---------- TEXT PASSAGE ----------

The school should continue with its pursuit of learner-centred education goals by building on the current development of collaborative teaching and learning practices. Further developing internal evaluation processes and identifying valued teacher capabilities is likely to support the school's strategic direction.

Graham Randell

Deputy Chief Review Officer Northern

18 January 2017

About the school 

Location

Orewa, Auckland

Ministry of Education profile number

1407

School type

Contributing (Years 1 to 6)

School roll

385

Number of international students

1

Gender composition

Girls 52% Boys 48%

Ethnic composition

Māori

Pākehā

Asian

South African

Pacific

other

9%

68%

13%

5%

1%

4%

Review team on site

October 2016

Date of this report

18 January 2017

Most recent ERO report(s)

Education Review

Education Review

Education Review

February 2014

February 2010

November 2007

1 Context

What are the important features of this school that have an impact on student learning?

Orewa School is a Years 1 to 6 school located on the Hibiscus Coast in Auckland. The school’s significant roll growth since the 2010 ERO review has been successfully accommodated through efficient use of space and staffing.

The school’s guiding principles and values promote an inclusive environment where students experience success, and enjoy and value learning. Students are respected as individuals and capable learners. There’s a settled, affirming tone in classrooms across the school and a clear emphasis on learning. These features enable new students to transition positively into the school.

Some leaders and teachers are very long-serving and the majority have been working at the school for several years. Staff have good knowledge and understandings of students, families and staff. As a result appreciative, supportive partnerships and relationships are maintained between parents, teachers and leaders that focus on what is best for children.

The board, principal and staff have made good progress over the past three years in developing curriculum practices and resources that reflect the changing needs of learners. They also continue to manage ongoing issues with the school’s property. Further work is required with the Ministry of Education (MoE) to rectify weather tight issues with most buildings.

2 Learning

How well does this school use achievement information to make positive changes to learners’ engagement, progress and achievement?

Teachers and leaders continue to develop their use of achievement information to make positive changes to students’ learning. The school's information indicates that most students, including Māori students, achieve or exceed National Standards in mathematics, reading and writing.

Achievement information is used to evaluate student progress and to set relevant annual targets for raising student achievement. Student progress is monitored and shared with students, parents, the board and the community. Senior leaders plan to develop further moderation of assessment to help ensure the reliability of judgements made about student achievement.

Parents appreciate the partnerships they have with teachers to support their children’s learning. Regular reporting informs them about their children’s progress in relation to National Standards.

----------

### PROBLEMS AND TASKS
- a) Answer from the Orewa School review:
(i) How many students are on the school roll?
(ii) In what month and year was the review team on site?
(iii) What issue with most buildings still needs further work with the Ministry of Education?
- b) Continue the Orewa School review past its last sentence.
The records have no connection to the Orewa School review.

---------- MATERIAL SUPPLIED ----------

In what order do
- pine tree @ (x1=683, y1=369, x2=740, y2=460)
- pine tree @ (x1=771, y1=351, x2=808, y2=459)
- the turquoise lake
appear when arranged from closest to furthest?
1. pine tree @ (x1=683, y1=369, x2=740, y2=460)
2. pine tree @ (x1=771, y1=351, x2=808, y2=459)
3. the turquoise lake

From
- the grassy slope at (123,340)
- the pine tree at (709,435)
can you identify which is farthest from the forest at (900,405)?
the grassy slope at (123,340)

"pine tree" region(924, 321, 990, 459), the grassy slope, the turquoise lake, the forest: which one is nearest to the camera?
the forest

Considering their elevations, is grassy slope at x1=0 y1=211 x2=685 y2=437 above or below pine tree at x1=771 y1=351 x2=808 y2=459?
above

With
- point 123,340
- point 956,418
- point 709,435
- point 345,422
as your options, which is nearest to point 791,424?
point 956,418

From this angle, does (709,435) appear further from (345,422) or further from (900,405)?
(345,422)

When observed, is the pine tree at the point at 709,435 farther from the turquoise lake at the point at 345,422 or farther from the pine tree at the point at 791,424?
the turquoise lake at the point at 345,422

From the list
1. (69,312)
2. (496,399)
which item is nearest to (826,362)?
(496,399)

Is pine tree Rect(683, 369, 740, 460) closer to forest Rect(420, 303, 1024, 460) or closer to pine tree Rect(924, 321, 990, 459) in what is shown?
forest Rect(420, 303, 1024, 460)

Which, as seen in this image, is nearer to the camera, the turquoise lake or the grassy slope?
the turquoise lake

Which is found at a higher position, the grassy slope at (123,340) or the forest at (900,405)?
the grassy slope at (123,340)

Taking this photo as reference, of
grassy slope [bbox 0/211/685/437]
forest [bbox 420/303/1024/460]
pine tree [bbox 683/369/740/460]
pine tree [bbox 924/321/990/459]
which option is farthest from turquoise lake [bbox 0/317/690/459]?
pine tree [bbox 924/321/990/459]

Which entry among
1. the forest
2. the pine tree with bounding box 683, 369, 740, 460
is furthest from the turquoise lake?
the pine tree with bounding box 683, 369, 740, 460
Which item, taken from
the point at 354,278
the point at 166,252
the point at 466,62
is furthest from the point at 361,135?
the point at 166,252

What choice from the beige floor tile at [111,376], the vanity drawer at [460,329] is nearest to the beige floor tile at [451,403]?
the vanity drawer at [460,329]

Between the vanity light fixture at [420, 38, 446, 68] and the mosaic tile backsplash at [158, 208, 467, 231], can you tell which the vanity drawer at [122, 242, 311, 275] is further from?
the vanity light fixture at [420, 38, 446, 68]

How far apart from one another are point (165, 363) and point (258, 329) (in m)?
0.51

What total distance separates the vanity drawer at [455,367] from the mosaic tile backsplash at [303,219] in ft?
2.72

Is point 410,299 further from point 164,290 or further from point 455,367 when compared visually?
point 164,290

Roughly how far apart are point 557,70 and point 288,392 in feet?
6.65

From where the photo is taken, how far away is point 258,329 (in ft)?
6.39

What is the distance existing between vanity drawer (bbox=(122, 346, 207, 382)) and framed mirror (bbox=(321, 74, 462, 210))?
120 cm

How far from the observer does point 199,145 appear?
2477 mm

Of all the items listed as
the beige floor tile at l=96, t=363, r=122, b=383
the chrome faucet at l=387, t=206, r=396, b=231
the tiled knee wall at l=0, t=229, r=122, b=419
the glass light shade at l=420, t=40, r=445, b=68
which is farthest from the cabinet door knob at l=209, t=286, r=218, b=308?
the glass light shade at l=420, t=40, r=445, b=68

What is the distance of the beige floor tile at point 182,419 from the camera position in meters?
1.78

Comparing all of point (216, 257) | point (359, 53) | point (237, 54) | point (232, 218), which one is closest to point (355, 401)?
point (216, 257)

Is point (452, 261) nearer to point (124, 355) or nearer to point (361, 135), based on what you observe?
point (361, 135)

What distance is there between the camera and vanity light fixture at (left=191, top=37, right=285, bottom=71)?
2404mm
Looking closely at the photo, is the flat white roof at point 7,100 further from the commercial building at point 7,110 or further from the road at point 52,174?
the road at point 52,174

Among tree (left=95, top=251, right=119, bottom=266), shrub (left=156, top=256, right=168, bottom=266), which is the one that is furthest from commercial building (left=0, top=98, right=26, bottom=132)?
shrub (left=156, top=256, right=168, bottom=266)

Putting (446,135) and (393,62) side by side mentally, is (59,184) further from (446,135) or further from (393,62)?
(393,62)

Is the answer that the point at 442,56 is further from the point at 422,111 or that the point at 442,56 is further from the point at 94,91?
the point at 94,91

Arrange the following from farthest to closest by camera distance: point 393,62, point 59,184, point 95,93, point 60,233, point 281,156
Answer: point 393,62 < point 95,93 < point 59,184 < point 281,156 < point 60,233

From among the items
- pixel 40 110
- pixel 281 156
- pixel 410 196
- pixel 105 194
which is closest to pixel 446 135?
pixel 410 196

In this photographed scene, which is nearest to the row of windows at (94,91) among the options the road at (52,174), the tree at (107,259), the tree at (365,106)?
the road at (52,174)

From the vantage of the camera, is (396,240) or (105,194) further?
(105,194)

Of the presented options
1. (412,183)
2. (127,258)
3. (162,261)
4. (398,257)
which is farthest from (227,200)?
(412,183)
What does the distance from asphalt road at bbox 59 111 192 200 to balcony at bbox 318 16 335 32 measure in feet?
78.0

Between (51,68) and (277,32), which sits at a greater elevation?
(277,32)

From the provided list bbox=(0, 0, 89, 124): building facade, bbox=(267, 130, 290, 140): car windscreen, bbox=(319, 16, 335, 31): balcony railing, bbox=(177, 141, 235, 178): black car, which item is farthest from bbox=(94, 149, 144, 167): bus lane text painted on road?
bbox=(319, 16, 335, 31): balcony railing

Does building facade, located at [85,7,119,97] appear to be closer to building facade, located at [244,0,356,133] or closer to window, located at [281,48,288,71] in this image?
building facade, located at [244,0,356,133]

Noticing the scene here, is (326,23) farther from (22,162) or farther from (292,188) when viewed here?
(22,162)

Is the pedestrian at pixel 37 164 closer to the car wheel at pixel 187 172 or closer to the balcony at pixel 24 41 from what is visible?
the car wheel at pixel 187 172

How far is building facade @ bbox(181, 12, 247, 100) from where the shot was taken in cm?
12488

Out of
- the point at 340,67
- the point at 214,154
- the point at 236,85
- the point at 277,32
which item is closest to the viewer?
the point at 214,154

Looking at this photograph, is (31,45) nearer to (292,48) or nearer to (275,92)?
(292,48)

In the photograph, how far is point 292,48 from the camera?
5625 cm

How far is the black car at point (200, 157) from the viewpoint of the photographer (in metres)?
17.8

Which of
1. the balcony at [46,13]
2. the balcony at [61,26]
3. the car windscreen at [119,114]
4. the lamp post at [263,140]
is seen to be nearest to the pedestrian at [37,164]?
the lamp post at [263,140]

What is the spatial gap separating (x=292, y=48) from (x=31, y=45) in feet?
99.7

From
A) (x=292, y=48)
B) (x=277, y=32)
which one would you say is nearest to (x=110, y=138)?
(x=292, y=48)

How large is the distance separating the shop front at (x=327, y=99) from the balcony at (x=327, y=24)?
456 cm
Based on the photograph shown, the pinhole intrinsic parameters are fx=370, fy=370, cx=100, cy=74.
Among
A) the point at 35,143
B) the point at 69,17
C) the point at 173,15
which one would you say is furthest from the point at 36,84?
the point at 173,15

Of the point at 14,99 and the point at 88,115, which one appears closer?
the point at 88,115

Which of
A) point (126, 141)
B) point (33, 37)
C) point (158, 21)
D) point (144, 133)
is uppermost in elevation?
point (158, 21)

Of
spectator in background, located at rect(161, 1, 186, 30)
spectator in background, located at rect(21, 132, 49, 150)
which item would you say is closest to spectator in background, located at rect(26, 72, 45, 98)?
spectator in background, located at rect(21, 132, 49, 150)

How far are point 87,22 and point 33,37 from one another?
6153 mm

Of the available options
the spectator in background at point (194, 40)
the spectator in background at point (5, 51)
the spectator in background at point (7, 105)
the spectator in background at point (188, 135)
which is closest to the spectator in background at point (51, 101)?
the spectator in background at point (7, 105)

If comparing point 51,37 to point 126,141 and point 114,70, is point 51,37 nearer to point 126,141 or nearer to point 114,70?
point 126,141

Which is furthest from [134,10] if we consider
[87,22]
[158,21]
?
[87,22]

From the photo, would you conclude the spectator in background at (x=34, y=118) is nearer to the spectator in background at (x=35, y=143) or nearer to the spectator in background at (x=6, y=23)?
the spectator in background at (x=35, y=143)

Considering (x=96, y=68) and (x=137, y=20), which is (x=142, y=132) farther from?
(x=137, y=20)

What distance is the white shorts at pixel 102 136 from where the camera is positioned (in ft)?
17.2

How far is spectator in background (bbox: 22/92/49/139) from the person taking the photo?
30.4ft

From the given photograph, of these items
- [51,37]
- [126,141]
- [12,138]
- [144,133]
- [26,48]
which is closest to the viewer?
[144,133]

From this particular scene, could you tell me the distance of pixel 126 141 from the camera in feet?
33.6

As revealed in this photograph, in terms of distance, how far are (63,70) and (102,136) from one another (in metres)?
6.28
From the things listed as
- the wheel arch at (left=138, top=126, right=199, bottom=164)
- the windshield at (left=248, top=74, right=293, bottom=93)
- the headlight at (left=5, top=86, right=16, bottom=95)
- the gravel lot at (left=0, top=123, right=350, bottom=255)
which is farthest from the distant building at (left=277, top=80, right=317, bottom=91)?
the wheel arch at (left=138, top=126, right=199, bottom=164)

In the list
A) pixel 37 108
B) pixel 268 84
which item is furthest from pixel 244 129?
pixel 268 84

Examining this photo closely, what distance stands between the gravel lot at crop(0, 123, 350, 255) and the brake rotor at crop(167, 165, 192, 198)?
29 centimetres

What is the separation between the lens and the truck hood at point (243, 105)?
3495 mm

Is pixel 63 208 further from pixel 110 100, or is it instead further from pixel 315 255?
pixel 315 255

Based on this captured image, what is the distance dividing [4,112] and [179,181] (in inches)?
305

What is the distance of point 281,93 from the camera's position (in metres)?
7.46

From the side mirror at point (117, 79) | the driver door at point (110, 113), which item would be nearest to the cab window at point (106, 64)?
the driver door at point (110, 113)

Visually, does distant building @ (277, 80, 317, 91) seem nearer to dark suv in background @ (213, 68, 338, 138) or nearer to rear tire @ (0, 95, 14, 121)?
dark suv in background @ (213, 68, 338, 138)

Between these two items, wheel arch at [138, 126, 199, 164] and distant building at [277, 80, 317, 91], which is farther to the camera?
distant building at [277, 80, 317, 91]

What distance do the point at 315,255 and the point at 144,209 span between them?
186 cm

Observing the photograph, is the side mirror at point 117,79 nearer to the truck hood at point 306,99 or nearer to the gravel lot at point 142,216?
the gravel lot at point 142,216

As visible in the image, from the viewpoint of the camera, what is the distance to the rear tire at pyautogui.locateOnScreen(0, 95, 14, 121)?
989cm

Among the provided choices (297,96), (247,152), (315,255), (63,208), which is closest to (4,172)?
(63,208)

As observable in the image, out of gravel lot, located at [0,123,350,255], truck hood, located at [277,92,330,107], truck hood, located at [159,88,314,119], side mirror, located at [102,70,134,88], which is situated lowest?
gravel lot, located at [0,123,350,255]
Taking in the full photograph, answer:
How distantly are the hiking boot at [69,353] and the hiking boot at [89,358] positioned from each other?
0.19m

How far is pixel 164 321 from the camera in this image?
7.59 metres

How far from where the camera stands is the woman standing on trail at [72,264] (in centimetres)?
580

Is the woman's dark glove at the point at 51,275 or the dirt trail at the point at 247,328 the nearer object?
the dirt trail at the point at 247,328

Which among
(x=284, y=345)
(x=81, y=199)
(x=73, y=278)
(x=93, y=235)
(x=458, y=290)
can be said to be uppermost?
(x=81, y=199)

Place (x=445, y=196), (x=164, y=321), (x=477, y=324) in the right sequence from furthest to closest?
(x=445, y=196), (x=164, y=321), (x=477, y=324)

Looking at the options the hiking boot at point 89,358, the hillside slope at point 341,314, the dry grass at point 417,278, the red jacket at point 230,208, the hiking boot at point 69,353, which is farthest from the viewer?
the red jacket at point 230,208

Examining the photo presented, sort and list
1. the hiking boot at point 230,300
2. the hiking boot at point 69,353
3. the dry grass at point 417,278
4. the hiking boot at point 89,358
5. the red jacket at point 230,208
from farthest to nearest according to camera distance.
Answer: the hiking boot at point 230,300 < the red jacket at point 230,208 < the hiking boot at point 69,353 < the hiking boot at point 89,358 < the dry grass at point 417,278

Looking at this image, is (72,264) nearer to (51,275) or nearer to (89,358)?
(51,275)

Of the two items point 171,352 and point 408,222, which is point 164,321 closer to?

----------

### ANSWERS PER TASK
- a)
(i) 385
(ii) October 2016
(iii) Weather tight issues

- b)
Leaders and teachers use achievement data to guide class programmes to cater for students' diverse learning needs and abilities. Additional learning programmes are helping low-achieving students to improve their progress.

Teachers are continuing to develop teaching approaches that enable students to take responsibility for their own learning and progress. They support students to understand the purpose of learning activities and of how to succeed in their learning. Students appreciate the frequent opportunities for interactive learning and are motivated to participate, contribute and achieve. Students demonstrate the skills and confidence that should enable them to benefit from increasing opportunities to direct their own learning.

3 Curriculum

How effectively does this school’s curriculum promote and support student learning?

The school's curriculum is effective in promoting and supporting student learning. Curriculum documents and classroom practices align with The New Zealand Curriculum (NZC). Teaching and curriculum developments continue to focus on the school’s vision of enabling students to become ‘self-managing, connected, actively involved life-long learners’.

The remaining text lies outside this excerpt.